Most people do not breathe properly. Watch a baby, kitten, or puppy breathe and notice the rise and fall of the belly. Somewhere in the course of childhood, most humans stop breathing down into their belly and breath only into the lungs or chest region.

Breathing informs us about and helps us regulate our automatic nervous system. Our nervous system has two basic components: the sympathetic and parasympathetic nervous systems. The sympathetic nervous system is responsible for enabling our body to cope with stress. It increases our heart rate, blood pressure, and prepares the body to fight or flee from danger.

The parasympathetic nervous system basically does the opposite of the sympathetic nervous system. It decreases our heart rate, blood pressure, and allows the body to relax. The parasympathetic nervous system allows the body to rest and digest. We can consciously induce these internal states by manipulating our breath.

Pranayama: extending the life-force.

Pranayama is the fourth limb of the Eight-Limbed Yoga Path as outlined by the sage Patanjali. Breathing techniques are so closely associated with Pranayama that sometimes people think the breath itself is Prana. The word Prana basically means “life-force” and ayama means extension or expansion. Therefore, Pranayama actually translates as “life-force extension.”
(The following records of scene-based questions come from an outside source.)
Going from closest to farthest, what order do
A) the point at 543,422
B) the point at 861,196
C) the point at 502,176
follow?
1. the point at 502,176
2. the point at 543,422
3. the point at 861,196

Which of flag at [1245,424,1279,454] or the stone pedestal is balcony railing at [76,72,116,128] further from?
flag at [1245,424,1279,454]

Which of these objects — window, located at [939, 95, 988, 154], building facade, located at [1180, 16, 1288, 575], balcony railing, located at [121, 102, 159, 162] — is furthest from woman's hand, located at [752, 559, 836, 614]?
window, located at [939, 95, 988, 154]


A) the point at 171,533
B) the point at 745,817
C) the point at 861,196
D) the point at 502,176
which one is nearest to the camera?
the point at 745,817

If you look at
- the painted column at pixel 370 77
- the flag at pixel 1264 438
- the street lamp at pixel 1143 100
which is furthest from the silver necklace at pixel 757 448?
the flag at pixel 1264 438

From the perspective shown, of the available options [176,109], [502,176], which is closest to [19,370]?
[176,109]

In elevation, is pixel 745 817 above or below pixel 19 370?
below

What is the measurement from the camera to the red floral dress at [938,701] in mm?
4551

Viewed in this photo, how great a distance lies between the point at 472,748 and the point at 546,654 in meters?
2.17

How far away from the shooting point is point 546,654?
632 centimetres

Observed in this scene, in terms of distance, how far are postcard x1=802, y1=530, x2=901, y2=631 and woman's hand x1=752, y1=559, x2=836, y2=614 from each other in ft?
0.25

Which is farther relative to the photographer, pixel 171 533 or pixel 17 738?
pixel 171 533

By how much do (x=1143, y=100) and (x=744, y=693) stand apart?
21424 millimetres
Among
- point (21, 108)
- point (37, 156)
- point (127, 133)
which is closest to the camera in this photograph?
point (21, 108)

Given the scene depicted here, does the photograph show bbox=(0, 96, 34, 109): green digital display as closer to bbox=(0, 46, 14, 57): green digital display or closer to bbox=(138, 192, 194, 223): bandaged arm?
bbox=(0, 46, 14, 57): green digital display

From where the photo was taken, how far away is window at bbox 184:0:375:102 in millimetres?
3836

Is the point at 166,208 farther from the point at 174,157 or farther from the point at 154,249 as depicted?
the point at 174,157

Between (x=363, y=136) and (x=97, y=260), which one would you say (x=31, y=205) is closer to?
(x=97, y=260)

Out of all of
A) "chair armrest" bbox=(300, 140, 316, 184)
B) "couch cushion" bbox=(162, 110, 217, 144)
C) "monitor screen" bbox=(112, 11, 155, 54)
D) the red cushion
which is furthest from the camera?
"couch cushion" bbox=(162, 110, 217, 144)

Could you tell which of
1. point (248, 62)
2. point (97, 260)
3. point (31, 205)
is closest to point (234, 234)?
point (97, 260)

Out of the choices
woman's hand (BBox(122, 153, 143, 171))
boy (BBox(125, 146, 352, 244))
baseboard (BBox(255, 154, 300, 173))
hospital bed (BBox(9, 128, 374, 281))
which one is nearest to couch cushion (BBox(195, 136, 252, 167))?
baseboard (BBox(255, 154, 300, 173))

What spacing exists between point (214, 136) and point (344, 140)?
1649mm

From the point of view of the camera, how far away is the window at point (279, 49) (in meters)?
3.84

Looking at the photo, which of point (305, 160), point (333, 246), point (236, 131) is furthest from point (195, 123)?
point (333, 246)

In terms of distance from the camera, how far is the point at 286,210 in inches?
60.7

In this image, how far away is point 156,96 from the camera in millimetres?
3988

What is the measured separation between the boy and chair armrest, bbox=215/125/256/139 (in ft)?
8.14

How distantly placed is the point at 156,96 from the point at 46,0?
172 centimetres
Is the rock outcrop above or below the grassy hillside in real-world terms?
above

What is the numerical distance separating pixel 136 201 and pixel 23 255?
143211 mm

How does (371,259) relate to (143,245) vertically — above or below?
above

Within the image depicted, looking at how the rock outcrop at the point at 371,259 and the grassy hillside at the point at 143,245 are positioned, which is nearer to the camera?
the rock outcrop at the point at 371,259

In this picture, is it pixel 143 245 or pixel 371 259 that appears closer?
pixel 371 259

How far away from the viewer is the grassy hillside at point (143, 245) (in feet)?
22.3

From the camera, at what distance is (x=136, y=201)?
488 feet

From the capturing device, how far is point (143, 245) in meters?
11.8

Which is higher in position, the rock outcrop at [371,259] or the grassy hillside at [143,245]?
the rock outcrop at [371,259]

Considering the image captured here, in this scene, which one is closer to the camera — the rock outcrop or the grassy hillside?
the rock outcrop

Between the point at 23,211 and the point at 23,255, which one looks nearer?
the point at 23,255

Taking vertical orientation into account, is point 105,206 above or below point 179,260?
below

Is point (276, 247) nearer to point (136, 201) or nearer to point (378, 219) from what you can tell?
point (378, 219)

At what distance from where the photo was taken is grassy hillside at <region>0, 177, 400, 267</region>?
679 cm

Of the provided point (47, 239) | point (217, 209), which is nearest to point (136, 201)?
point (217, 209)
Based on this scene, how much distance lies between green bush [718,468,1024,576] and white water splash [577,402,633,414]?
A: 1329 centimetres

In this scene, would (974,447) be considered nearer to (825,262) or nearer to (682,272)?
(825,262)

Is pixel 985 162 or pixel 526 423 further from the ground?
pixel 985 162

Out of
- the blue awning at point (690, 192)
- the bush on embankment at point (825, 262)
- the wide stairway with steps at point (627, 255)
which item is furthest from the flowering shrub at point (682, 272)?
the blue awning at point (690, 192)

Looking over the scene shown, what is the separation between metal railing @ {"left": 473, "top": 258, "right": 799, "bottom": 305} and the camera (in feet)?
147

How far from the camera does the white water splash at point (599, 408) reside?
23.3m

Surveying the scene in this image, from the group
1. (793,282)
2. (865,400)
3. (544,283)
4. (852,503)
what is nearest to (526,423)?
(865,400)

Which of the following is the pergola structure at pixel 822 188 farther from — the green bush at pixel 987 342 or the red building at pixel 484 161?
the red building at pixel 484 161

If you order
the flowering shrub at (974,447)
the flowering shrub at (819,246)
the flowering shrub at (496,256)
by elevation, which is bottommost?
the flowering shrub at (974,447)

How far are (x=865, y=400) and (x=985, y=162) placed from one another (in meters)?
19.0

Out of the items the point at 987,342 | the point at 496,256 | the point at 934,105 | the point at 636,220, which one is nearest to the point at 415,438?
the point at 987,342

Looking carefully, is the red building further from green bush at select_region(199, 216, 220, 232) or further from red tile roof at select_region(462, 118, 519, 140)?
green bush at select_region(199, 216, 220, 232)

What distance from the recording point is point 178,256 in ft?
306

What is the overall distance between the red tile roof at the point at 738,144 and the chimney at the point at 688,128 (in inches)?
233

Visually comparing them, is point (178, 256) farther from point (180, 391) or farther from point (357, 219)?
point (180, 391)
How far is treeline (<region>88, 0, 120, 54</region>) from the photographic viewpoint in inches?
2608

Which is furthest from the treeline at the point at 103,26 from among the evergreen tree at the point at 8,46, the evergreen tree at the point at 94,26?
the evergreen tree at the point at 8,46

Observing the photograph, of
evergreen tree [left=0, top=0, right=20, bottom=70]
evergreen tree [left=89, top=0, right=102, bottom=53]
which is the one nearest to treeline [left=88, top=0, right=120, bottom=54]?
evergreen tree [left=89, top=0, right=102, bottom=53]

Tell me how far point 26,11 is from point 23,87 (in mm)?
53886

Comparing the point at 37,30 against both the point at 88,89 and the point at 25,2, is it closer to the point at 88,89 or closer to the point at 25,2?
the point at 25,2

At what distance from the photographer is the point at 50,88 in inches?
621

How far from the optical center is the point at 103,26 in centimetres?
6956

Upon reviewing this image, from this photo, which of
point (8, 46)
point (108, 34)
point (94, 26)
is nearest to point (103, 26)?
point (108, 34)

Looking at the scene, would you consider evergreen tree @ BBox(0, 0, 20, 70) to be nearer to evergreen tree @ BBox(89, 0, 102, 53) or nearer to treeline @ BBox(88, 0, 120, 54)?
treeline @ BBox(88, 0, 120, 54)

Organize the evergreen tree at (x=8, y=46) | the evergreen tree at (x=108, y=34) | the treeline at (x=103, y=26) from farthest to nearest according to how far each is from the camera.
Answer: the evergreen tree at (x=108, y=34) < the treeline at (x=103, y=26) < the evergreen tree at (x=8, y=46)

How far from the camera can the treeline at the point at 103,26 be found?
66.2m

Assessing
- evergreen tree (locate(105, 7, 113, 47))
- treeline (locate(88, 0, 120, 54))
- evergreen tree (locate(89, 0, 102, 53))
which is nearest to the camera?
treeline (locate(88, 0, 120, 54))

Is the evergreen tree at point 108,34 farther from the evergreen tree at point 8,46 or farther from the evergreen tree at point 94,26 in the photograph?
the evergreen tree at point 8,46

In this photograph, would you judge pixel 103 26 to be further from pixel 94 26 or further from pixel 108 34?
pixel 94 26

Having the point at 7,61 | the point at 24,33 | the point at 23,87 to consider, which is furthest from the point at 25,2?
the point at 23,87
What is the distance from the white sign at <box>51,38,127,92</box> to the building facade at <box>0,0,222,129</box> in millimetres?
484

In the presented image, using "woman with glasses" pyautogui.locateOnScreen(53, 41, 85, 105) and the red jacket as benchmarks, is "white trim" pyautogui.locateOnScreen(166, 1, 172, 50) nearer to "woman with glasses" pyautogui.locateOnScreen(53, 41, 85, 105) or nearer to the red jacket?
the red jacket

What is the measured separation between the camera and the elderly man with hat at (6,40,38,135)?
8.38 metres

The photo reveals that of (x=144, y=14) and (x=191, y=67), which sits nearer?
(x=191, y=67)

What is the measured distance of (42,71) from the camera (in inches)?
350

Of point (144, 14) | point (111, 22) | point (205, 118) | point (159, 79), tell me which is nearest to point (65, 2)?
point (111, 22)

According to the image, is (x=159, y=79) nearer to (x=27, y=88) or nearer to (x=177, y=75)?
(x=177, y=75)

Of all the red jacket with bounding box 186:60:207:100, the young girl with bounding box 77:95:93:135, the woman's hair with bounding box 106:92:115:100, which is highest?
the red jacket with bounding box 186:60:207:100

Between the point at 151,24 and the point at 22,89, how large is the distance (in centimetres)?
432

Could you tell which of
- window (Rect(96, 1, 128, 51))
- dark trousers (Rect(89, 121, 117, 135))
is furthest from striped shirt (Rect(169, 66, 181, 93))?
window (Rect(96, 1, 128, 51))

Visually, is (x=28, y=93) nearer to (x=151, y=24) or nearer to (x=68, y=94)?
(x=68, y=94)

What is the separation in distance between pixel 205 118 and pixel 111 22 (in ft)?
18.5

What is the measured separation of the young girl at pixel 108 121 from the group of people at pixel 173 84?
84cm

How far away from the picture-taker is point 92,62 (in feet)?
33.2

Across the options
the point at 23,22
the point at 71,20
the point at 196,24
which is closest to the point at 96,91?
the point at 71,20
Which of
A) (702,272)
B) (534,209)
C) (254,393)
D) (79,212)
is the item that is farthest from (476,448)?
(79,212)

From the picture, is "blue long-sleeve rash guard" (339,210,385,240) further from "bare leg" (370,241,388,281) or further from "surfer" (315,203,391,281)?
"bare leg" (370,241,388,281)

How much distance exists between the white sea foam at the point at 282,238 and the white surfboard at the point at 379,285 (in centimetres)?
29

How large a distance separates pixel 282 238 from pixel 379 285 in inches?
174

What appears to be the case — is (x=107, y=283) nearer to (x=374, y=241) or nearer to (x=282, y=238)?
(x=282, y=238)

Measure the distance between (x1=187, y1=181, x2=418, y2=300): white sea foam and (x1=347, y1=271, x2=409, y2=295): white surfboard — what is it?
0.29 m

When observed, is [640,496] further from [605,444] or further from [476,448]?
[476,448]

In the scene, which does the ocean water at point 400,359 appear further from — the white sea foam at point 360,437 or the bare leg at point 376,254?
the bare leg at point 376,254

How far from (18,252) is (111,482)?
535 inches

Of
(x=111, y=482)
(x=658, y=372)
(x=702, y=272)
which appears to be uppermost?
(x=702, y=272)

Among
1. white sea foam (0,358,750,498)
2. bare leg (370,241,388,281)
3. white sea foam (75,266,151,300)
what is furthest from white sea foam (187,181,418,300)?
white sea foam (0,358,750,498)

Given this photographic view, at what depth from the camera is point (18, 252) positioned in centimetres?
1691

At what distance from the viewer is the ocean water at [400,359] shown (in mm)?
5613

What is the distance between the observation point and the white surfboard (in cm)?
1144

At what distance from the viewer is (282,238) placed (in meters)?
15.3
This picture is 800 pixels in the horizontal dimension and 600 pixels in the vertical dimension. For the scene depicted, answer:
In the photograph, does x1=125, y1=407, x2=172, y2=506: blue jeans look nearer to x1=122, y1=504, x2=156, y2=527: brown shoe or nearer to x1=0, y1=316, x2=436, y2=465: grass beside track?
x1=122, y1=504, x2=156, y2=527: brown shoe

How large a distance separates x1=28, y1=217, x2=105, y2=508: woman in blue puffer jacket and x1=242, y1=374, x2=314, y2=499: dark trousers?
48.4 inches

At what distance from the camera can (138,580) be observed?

We receive Prana in a variety of ways. Certainly, the breath is one vehicle for Prana. Others include our environment, the food we eat, and other people. Like so many things in our yoga practice, there is no good or bad when it comes to Prana. Prana is energy itself. Whether the Prana we receive is helpful or not is up to us.

Breathing victoriously!

Ujjayi breathing is one Pranayama practice. The word ujjayi means “victorious”. Ujjayi breathing is sometimes called “ocean breath” because of the sound it creates. Ujjayi breathing is used in many hatha yoga practices. It is a key component to vinyasa-style yoga practices. A vinyasa is simply a linking mechanism. In a vinyasa-style yoga practice, Ujjayi breath links each movement to an inhalation or exhalation.

Practicing Ujjayi breath has several benefits. It is practiced in hatha and vinyasa yoga classes because it helps with mental focus, warms and retains heat in the body, and gives practitioners a deeper experience in yoga poses. Ujjayi breath also has the added benefit of providing a sense of calm and balance by soothing the nervous system.

How to practice Ujjayi breath:

Ujjayi breath is not difficult, but it does take some practice to create the sound in a way that feels natural. Here are the steps to practicing Ujjayi breath:

  1. Sit or stand so the spine is as upright as possible.
  2. Begin with smooth, even diaphragmatic breathing.
  3. Breathe in and out the nose.
  4. Gradually deepen the breath.
  5. Let the inhalations and exhalations be about the same length. At first, it may even be helpful to inhale and exhale to the count of four or five.
  6. Slightly tighten the back of the throat (the glottis).
  7. On an exhale, try saying “haaaaaaaa”.
  8. Close the lips and exhale through the nose while creating that same sensation at the back of the throat.
  9. Try creating the same sensation while inhaling.
  10. Practice Ujjayi breathing for several minutes before returning to normal breathing.